Argcomplete also supports tcsh and fish. Run register-python-argcomplete --help for more info.

How it works

Distbackup maintains a database (SQLite) which contains metadata about every file in the source set, including its name, last modified date, and a SHA256 hash of its contents. The hash is then used to uniquely identify an "object", which is then copied to one or more backup disks, along with a copy of the database itself. The files on this backup disk are stored only by their hash, so a restore requires reading the database to reconstruct the original file structure.

The file structure on the backup disk looks like this:

├── distbackup-disk.json
├── distbackup.sqlite
├── distbackup-objects
│   ├── 000
│   │   ├── 0005e3d2a9216a465148b424de67297ad5ce65b95289294f3ef53c856ca55088
│   │   └── 000c00bad31d126b054c6ec7f3e02b27c0f9a4d579f987d3c4f879cee1bacb81
│   ├── 004
│   │   ├── 0046066f500854ebc1eb5d679a7164235de42efdf4dfbacff70d9bdb5a2d65db
│   │   └── 004cf775fda2783974afc1599c33b77228f04f7c053760f4a9552927207a064e
│   ├── 007
│   │   ├── 00702164a628a9e65266f4aafec2e1faebc42f0cc2145408a74c3feae39bef6d
│   │   └── 0077c553ae28326ef59c06e3743a6ddf5e046d9482eb9becfa8e06ff5bd37e2e
│   ├── 008
│   │   └── 0083cc2e1d1d989795d02aa47d4dd42b9f90b644d025cece0ab3c953b3a4fa09
.
.
.

Since objects are identified by their hash, their contents are immutable. This means that if a source file changes, it will have a new hash and therefore refer to a new object.

Distbackup works with one backup disk at a time. First, it will delete any orphaned objects (i.e. files that have been deleted or changed on the source), then it will copy any new objects to the disk, and then, if it still has room, it will try to make redundant copies of objects that have already been copied to other disks. It may delete redundant objects off the disk to make room, as long as the overall redundancy is not reduced. For example, if there is an object which already has one copy on another disk, it may decide to delete an object that has two copies on other disks to make room for a second copy of the first object.

Getting started

All distbackup commands are accessed via dsb. You can run dsb --help at any time to get a list of commands.
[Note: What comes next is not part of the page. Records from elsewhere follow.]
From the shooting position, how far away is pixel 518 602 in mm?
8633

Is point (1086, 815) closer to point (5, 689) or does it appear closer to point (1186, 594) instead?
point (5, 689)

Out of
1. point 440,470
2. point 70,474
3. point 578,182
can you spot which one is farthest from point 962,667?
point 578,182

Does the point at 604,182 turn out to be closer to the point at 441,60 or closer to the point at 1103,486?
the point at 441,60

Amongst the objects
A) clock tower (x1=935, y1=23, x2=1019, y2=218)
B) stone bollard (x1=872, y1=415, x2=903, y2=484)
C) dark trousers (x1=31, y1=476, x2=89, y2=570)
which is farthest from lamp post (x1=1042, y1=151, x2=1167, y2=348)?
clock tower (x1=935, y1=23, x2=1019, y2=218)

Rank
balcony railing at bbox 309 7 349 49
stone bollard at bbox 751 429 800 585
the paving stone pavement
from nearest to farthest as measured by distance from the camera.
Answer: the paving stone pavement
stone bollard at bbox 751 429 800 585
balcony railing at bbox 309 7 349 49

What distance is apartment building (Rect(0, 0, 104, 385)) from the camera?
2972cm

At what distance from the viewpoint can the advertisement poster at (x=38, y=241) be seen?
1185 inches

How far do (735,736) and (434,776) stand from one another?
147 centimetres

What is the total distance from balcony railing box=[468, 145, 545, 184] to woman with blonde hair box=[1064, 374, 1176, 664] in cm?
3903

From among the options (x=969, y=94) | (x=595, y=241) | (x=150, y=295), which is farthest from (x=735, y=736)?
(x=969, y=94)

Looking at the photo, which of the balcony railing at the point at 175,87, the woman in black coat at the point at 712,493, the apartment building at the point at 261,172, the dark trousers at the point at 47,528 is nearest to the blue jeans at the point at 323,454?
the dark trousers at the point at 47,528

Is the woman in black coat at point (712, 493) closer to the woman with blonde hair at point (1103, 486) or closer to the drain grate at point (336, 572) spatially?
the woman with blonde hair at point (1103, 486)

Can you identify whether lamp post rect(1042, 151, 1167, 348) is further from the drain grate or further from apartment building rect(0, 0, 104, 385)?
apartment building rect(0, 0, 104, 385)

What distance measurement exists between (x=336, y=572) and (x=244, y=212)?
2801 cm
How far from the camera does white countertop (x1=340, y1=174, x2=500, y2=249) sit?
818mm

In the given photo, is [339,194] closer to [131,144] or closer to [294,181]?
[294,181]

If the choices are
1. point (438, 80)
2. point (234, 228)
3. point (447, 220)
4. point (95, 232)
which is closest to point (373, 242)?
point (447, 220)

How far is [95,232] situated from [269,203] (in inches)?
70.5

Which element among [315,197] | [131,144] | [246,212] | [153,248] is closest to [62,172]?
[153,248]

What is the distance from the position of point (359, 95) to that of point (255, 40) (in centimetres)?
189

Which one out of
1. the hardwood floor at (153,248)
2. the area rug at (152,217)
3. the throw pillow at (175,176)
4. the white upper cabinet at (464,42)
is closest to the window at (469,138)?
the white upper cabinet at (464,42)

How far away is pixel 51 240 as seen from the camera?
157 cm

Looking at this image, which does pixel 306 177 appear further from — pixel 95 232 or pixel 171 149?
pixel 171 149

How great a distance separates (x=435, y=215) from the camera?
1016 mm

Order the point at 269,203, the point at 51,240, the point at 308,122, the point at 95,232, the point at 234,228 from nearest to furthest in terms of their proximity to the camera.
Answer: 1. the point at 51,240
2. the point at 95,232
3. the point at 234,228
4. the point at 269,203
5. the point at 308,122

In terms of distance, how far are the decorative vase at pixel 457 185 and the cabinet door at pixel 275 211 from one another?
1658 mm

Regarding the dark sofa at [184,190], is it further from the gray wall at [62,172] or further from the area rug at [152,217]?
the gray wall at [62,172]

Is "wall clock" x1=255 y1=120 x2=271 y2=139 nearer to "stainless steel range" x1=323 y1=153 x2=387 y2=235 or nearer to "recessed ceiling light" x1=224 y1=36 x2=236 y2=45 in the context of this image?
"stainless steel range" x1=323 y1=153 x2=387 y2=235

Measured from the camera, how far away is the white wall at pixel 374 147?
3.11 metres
Distbackup keeps its data in an SQLite database stored in ~/.config/distbackup/. If you want to use a different path, you can set the DISTBACKUP_PATH environment variable or override it with -d. The first time you run distbackup, it will create the database automatically.
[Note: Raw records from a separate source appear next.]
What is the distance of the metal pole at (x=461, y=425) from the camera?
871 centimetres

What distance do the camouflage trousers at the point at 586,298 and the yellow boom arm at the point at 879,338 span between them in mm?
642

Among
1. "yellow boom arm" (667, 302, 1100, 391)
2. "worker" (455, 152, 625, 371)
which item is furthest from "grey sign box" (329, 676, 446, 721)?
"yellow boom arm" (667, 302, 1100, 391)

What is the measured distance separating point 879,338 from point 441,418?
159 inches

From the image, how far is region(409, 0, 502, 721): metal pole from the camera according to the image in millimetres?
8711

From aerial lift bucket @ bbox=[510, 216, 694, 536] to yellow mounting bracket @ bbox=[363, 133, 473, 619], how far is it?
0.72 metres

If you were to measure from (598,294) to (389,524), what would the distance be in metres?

First, you need to decide what files you want to back up. You can back up a single folder or multiple folders spread out across different drives. You can "mount" a folder as a specific path under the virtual tree with the dsb source map command:

# Make /media/photos/DCIM appear as /photos in the backup set
dsb source map /photos /media/photos/DCIM

# Another path, from your home folder
dsb source map /videos ~/Videos/recorded/

# You can "mount" directories within other virtual directories.
dsb source map /videos/stream-archive ~/livestream-archive

Once you have your source map set up the way you want it, run dsb update to scan the source folders for files and record their metadata in the database. The first time you run it, it will have to read every file to generate a hash. You can let this process run in the background while you continue setup. If the hashing process is interrupted, it will pick up where it left off the next time you run dsb update and won't have to rehash any files unless their contents have changed.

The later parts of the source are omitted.